**The task**
The data below holds a line containing "United States, site lebec_CA-18." and a line containing "category: gazellethomsons"; please quote exactly those two lines and every line between them, and nothing else.

(Saved entries)
**********
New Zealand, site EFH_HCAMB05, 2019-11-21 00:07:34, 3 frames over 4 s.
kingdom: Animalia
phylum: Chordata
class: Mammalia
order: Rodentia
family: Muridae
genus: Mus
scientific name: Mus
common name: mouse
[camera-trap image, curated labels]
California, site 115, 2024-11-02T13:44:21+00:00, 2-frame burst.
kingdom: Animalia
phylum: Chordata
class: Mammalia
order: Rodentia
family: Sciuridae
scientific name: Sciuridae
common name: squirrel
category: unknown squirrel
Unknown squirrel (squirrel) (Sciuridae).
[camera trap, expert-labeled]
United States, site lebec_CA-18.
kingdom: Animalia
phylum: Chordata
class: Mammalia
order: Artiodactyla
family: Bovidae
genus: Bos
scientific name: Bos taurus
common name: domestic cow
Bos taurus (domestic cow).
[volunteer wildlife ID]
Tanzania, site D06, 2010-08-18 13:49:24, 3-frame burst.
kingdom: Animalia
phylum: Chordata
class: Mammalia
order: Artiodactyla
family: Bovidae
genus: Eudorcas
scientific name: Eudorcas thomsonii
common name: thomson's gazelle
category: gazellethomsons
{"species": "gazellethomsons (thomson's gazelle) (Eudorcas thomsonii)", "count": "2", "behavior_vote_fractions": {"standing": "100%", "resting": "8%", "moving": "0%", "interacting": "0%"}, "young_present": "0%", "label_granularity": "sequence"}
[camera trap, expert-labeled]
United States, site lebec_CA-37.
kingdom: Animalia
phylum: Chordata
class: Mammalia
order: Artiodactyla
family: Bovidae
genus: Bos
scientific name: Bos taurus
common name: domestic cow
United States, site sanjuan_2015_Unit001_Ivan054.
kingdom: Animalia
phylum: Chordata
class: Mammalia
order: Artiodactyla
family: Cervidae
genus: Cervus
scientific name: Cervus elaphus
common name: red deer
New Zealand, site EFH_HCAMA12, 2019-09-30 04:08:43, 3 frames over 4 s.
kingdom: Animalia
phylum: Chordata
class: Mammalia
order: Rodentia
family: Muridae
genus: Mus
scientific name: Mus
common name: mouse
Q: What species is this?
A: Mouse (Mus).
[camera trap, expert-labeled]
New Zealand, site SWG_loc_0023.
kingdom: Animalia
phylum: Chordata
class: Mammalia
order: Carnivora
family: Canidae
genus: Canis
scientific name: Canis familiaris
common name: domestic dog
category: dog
**********
**Solution for this problem**
United States, site lebec_CA-18.
kingdom: Animalia
phylum: Chordata
class: Mammalia
order: Artiodactyla
family: Bovidae
genus: Bos
scientific name: Bos taurus
common name: domestic cow
Bos taurus (domestic cow).
[volunteer wildlife ID]
Tanzania, site D06, 2010-08-18 13:49:24, 3-frame burst.
kingdom: Animalia
phylum: Chordata
class: Mammalia
order: Artiodactyla
family: Bovidae
genus: Eudorcas
scientific name: Eudorcas thomsonii
common name: thomson's gazelle
category: gazellethomsons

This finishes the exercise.